_Consigne A_:
Renvoyez mot pour mot le passage du texte affiché qui va de « Le dernier sondage » jusqu'à « d’organiser des visites. ».
_Consigne B_:
D'après le texte affiché, combien de réponses complètes le sondage auprès des chefs d'entreprises de diagnostic immobilier a-t-il recueillies ?

_Texte affiché_:
####

LES DIAGNOSTIQUEURS SOLIDAIRES DES AGENTS IMMOBILIERS Technique

Publié le par Alain

Le dernier sondage réalisé par DiagActu auprès des professionnels du diagnostic immobilier, révèle que 71 % d’entre eux désapprouvent l’interdiction imposée aux agents immobiliers d’organiser des visites. 

 

Indépendants des agents immobiliers mais tout de même solidaires dans cette seconde période de confinement : les diagnostiqueurs désapprouvent à une large majorité (71 %) l’interdiction imposée aux agents immobiliers d’organiser les visites des biens qu’ils ont à commercialiser. C’est l’un des principaux enseignements de notre tout dernier sondage réalisé auprès de 4 128 chefs d’entreprises de diagnostic immobiliers (379 réponses complètes). 

 

Une interdiction d’autant plus incomprise que les visites de logements du parc social sont, elles, autorisées et qu’elle intervient alors que les professionnels de la chaîne de la transaction immobilière exercent tous dans le strict cadre de protocoles de sécurité sanitaire mis en place pour chaque type d’activité. C’est notamment le cas pour les diagnostiqueurs. 

 

« Depuis le mois de mai, l’ensemble de la profession a adopté les gestions de sécurité , il n’y a aucune raison pour que les visites soient interdites », nous écrit par exemple un diagnostiqueur toulousain. « Je pense que l’achat d’un bien ou la location est une première nécessité, il faudrait plus d’amplitude de travail à ces professionnels », considère un de ses confères installé à Clamart, en région parisienne.

####

_Informations_:
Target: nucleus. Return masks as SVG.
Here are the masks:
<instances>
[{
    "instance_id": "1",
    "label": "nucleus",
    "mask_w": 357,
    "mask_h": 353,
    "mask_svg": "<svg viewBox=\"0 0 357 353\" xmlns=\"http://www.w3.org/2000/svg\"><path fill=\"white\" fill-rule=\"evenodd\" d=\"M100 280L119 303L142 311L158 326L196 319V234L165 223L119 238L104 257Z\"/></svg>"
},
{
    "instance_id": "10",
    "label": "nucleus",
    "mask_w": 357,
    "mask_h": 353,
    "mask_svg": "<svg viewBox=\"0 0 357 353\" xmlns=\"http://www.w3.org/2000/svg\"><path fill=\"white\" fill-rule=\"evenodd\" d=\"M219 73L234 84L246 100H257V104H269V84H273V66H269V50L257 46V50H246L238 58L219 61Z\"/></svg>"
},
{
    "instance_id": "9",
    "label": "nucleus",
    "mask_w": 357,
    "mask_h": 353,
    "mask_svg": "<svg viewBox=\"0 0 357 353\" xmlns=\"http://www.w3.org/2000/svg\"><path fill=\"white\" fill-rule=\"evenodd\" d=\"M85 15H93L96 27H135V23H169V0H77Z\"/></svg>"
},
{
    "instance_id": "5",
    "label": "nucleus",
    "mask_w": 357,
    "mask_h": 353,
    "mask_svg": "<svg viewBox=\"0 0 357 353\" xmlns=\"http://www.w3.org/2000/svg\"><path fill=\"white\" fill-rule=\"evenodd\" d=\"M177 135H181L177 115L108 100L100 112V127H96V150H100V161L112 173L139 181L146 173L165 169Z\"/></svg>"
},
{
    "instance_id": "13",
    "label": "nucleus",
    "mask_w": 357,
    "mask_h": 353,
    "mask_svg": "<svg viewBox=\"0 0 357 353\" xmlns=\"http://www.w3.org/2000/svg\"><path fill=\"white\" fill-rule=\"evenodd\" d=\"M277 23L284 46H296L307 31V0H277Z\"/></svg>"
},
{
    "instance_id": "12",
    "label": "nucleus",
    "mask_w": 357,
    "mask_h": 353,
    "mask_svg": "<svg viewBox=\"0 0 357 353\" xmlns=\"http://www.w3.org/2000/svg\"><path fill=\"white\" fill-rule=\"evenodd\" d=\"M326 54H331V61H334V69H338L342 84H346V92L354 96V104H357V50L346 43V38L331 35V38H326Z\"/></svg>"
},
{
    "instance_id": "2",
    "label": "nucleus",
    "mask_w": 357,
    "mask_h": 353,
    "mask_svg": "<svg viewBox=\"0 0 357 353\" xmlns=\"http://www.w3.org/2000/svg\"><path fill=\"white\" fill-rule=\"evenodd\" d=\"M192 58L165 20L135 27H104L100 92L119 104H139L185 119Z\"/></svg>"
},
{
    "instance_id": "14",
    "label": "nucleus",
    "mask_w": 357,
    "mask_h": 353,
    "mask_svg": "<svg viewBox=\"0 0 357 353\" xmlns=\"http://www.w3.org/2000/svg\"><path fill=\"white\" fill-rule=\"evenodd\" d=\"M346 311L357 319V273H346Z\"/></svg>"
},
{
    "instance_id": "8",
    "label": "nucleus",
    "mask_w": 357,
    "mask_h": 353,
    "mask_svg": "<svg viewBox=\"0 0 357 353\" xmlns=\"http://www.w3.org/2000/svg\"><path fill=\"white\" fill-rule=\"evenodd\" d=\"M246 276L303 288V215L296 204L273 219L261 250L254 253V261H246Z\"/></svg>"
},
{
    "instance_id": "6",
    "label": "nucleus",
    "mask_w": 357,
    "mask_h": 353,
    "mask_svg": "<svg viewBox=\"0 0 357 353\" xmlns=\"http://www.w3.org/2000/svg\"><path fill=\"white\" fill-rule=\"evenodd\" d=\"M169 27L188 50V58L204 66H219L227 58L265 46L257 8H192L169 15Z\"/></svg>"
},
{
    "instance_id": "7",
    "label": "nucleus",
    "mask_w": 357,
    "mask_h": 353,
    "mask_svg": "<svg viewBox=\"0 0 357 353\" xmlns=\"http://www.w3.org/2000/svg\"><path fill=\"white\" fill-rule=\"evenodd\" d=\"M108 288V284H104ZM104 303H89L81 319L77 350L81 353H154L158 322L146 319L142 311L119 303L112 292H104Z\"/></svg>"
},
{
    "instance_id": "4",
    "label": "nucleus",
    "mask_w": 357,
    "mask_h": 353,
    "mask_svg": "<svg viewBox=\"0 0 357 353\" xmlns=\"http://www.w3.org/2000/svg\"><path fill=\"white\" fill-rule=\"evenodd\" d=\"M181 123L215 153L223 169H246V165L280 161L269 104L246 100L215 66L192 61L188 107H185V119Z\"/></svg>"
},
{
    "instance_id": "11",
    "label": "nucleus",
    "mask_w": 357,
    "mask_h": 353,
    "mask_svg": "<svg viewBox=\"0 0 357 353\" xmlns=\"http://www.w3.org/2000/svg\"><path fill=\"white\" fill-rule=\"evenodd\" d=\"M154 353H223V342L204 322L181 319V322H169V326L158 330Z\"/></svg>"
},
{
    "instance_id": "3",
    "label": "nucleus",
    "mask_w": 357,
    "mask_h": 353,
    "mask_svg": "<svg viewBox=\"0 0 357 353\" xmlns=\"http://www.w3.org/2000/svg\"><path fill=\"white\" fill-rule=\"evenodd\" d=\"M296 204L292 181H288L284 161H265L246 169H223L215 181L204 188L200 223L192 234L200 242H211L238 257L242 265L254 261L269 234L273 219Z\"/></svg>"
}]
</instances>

####

_Votre réponse A_:
Le dernier sondage réalisé par DiagActu auprès des professionnels du diagnostic immobilier, révèle que 71 % d’entre eux désapprouvent l’interdiction imposée aux agents immobiliers d’organiser des visites.

_Votre réponse B_:
379 réponses complètes.